Yukon River Inter-Tribal Watershed Council (YRITWC)
- Abbreviation: YRITWC
- Formation: 1997; 29 years ago
- Founder: Indigenous governments within the Yukon River Watershed
- Type: Multi-government advisory, advocacy, monitoring, and lobby group
- Legal status: Active
- Purpose: To protect the environmental integrity of the Yukon River watershed and to preserve the cultural vitality of the indigenous communities
- Locations: Alaska, Yukon Territory, British Columbia; United States, Canada; ;
- Region served: Yukon River Watershed
- Fields: Environmental protection, Cultural preservation
- Membership: 66 First Nations and tribes
- Revenue: Funding from government agencies, private initiatives and public

= Yukon River Inter-Tribal Watershed Council =

The Yukon River Inter-Tribal Watershed Council (YRITWC) is a multi-government advisory, advocacy, monitoring, and lobby group for protecting and cleaning up the Yukon River. It consists of 66 First Nations and tribes in Alaska, Yukon, and British Columbia, living along the Yukon River.
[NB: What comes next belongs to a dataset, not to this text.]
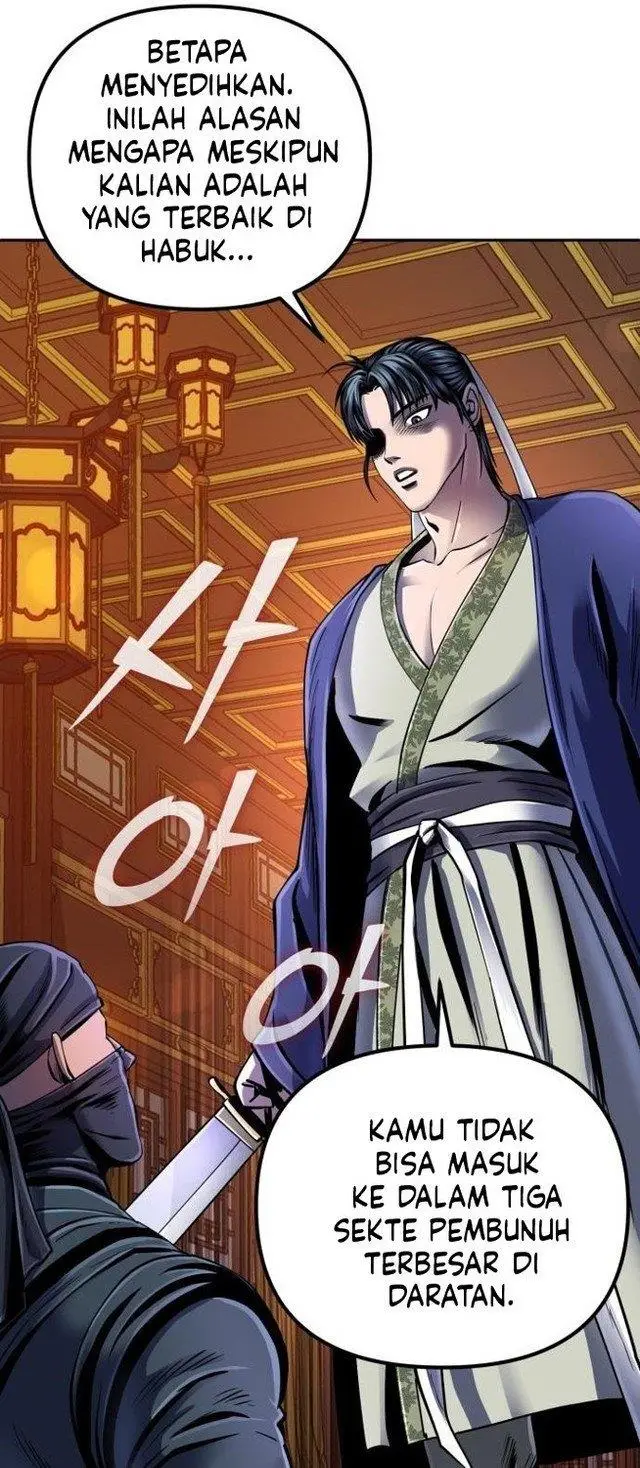 image-komik-ha-buk-paengs-youngest-son-chapter-45-3/76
Its vision is to "be able to drink water directly from the Yukon River." YRITWC receives its funding from both government agencies and private initiatives; it also accepts donations from members of the public.

== History ==
The YRITWC was founded in 1997, Indigenous governments living within the watershed come together and pledged to collaborate to give to profer solutions to various environmental governing authority issues impacting the environmental quality of the River and its watershed. These groups from the Canadian Yukon Territory and British Columbia and the American state of Alaska signed a treaty called the Yukon River Watershed Inter-Tribal Accord which defined the purpose of the YRITWC and established a council. YRITWC is a multi-government advisory, advocacy, and monitoring group with a two-fold mission "to protect the environmental integrity of the River's watershed and to preserve the cultural vitality of the indigenous communities that are dependent upon and part of the watershed".

== Programs ==
The Yukon River Inter-tribal council are focused on 5 main areas- mining, water quality, brownfields, solid waste and science. YRITWC promotes the use of indigenous traditional knowledge in explaining the science and in developing programs to combat the twin threats of climate change and environmental degradation in the Yukon River Basin.

A new study has shown melting permafrost is changing the chemistry of the Yukon River, just one of many climate-related changes affecting the Yukon and beyond. This research led by scientists from the USGS. tested water samples collected from the Yukon and Tanana rivers over a period of thirty years. Results showed that melting and refreezing of upper layers of the permafrost cause ground water to percolate deeper into the soil and carry more materials into rivers. Tests show elevated level of minerals like calcium, magnesium and sulphates, though not necessarily harmful to humans but could possibly become a health hazard with time. Mercury, a powerful neurotoxin, is another substance that is being monitored because of its health effects.